The extremely fast car Cortez drives is presumably (or subconsciously) the vehicle for any
woman in the audience to be aroused by. There are frequent shots of the
hand of the handsome villain Cortez jerking or thrusting the car's black
gearstick. The speeding car. The loud, humming engine.
(Remember Sofia Coppola's opening scene with that revving engine in
"Somewhere"
that underlined the film's opening titles?) The vibrations and
sensations of an revved engine
under your car seat, ladies? All of this is not necessarily happenstance. The
scenes of the sleek, speeding car in "The Last Stand" operate as a car
commercial for women -- an ironic reversal of the endless stream of commercials
geared to men in which
models pose suggestively by the latest set of hot wheels.
If nothing else,
Johnny Knoxville will delight "Jackass" fans with his jackass acts here,
though his equal billing with Mr. Schwarzenegger in posters for "The Last Stand"
is a misnomer, vastly disproportionate, as he has a total screen time of 15
minutes. Much of this goofy, disjointed exercise of a speedway western is
clichéd, with the appealing but typecast Peter Stormare as a ne'er-do-well menacing townsfolk and causing
mayhem. The outgunned, incompetent Sommerton police force cowers under an
initial assault by the villain's crew of black-masked and unmasked gunmen, who clear a
zero car-like path for Cortez as he runs for the border in record Formula One
time.
The FBI scenes showcasing a barking and misplaced Mr. Whitaker,
look lost here, resembling footage from the cutting room floor of another film.
The continuing time-stamped subtitles (3:30a.m., 5:02 a.m., etc.) bored me
instead of heightening suspense. The film's fruitless and foolish final
half hour numbed me. I was very troubled by this film, which belongs as
Midnight screening at Sundance rather than a daytime popcorn muncher.
"The Last Stand", designed to appeal to the baser instincts of its moviegoers,
is a vehicle that parodies Mr. Schwarzenegger's prior action films and to a
smaller extent, gently alludes (in one speech) to his real-life travails.
The rough-and-ready image of a once "Last Action Hero" is sandpapered down to a
small
degree ala the
Clint Eastwood of
"Grand Torino".
There are a few funny moments. It's amusing to see a creaky, suntanned
Arnold telling the sleepy, old, unconcerned Sommerton townsfolk to stay away
from the windows of a diner he frequents. Yet it will be a
matter of time before the Annie Oakleys and Wyatt Earps awaken and get into OK
corral mode to defend their quaint Arizona town.
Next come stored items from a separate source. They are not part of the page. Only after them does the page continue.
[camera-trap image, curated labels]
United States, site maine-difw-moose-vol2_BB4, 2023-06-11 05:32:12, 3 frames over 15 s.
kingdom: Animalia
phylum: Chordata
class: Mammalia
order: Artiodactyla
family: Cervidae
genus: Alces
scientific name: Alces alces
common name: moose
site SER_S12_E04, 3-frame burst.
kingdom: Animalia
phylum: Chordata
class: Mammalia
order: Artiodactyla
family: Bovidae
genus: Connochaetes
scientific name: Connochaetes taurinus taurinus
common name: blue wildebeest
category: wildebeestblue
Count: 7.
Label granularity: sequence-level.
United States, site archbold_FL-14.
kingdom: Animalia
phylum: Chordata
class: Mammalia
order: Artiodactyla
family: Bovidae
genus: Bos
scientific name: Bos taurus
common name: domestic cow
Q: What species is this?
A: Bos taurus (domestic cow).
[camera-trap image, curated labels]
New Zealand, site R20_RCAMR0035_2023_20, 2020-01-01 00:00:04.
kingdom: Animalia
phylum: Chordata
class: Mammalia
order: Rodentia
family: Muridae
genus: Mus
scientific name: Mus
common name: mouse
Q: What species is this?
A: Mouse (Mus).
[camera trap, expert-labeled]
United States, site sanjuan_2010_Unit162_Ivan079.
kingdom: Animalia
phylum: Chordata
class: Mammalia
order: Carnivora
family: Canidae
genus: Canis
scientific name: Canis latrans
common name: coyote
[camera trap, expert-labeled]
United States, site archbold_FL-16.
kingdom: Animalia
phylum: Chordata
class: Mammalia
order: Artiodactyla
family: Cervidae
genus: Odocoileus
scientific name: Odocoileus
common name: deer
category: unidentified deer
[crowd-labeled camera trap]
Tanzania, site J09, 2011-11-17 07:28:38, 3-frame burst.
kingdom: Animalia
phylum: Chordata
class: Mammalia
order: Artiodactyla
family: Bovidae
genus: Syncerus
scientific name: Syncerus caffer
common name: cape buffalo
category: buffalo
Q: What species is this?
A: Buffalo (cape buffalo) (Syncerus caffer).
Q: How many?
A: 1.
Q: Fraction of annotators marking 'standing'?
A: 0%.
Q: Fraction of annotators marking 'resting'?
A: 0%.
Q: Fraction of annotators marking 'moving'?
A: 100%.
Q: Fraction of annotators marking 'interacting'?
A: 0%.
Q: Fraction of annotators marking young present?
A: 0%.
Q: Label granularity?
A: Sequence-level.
The truth is that Arnold isn't out of place
in these cactus environs, even if his vague onscreen character has left Los Angeles
behind. It's as if he never really left at all.
Also with: Jaimie Alexander, Rodrigo Santoro, Zach Gilford, Luis Guzmán, Lois
Geary.
"The Last Stand" opened today across the U.S. and Canada. The film is rated
R by the
Motion Picture Association Of America for strong bloody violence throughout, and
language. The film's running time is one hour and 47 minutes.